In our Gospel today, Jesus is speaking like a prophet pronouncing an oracle about the future. It is one of the few passages where we hear about him weeping. What is he weeping about? About a terrible disaster that would actually take place around 37 years later—the destruction of Jerusalem by the Romans in 70 AD.
Listen to how Jesus describes what he is seeing in the future, according to St. Luke: “Your enemies will raise a palisade against you; they will encircle you and hem you in on all sides. They will smash you to the ground and your children within you, and they will not leave one stone upon another within you…”
If you have been to the Holy Land and you have had the chance of visiting Jerusalem, part of your trip would have included a visit of a tear-shaped Church called DOMINUS FLEVIT, Latin for “The Lord wept.”
If you sit inside that Church and look out from its window, you will see a perfect view of the so-called Dome of the Rock, the exact location of the ancient temple, and the rest of the old city of Jerusalem. You can close your eyes and let the words of Jesus play like a video, anticipating by almost four decades the tragic events that would lead to the destruction of the temple, the city and its walls, by the Romans.
Why is Jesus weeping? Because he could not stop it from happening. He could not prevent his own people from taking the path that would lead to their doom. He says this is bound to happen anyway “…because you did not recognize the time of your visitation.”
The coming of a prophet was otherwise called “the Lord’s visitation.” Unfortunately, they often realized that they had been visited by the Lord through a prophet after the oracle of that prophet had been fulfilled. They would look back and say, “We have been told that this was bound to happen. We had been warned by the prophet but we did not listen. We even took part in ridiculing the prophet as a mad man. Not only did we take offense at his words, we even put him to death in order to silence him. And now the destruction that he had predicted and tried to prevent is upon us. We have no one to blame for it but ourselves.”
In the Gospel of Matthew, instead of just describing Jesus as weeping over Jerusalem, the evangelist puts a word of lament in the mouth of Jesus.

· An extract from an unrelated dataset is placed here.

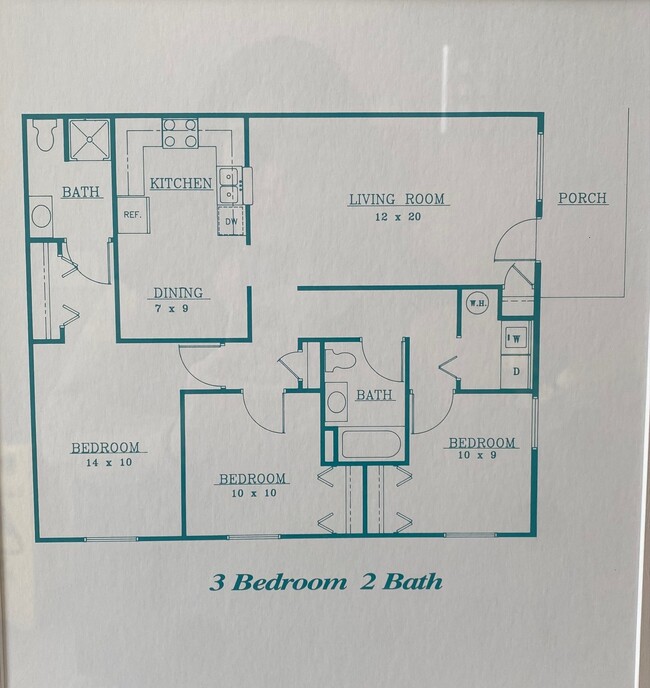 3BD 2BA - Windsong Village Apartment Homes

In Matthew 23:37 he says, “Jerusalem, Jerusalem, you who kill the prophets and stone those sent to you, how many times I yearned to gather your children together, as a hen gathers her young under her wings, but you were unwilling!”
It is Matthew who makes me realize that it is actually what Jesus knows about the past that makes him see the future. We have often mistaken prophecy as fortune-telling, as predicting or foretelling what is about to happen before it actually happens. No doubt, the foretelling is part of it. But the lament of Jesus makes it obvious that it is his awareness of past history that gives him an inkling about the future. He is actually lamenting that the present generation has such a short memory and is doomed to repeat history. You could feel that when he says, “If this day you only knew what makes for peace, but now it is hidden from your eyes.” This is his way of denouncing the city called YERUSHALAYIM, meaning, “City of Peace”, that will never experience peace because of its forgetfulness of the past.
The French have a word for the past repeating itself in the present. They call it DÉJÀ VU—it’s like we’ve been there and seen it all, just as it’s happening. When the destruction of Jerusalem actually happened in 70AD, I imagine the Jews saying, this is exactly what happened to us in 586 BC in the hands of the Babylonians.
In the age of digital technology, I suggest that our historians translate our history books into videos that our non-reading present generation should watch. But there would not even be any need for that if only we found the time to do the storytelling ourselves—the way my own parents and grandparents told us about the Japanese occupation over and over again.
Now, history is being revised and woven like a fiction story about an ideal society that never was and an ideal leader that never existed. And when tyranny makes a come-back, we have no one to blame but ourselves. No, please, let us not make the Lord weep again; there is still something that we can do to avoid a tragic repetition of history.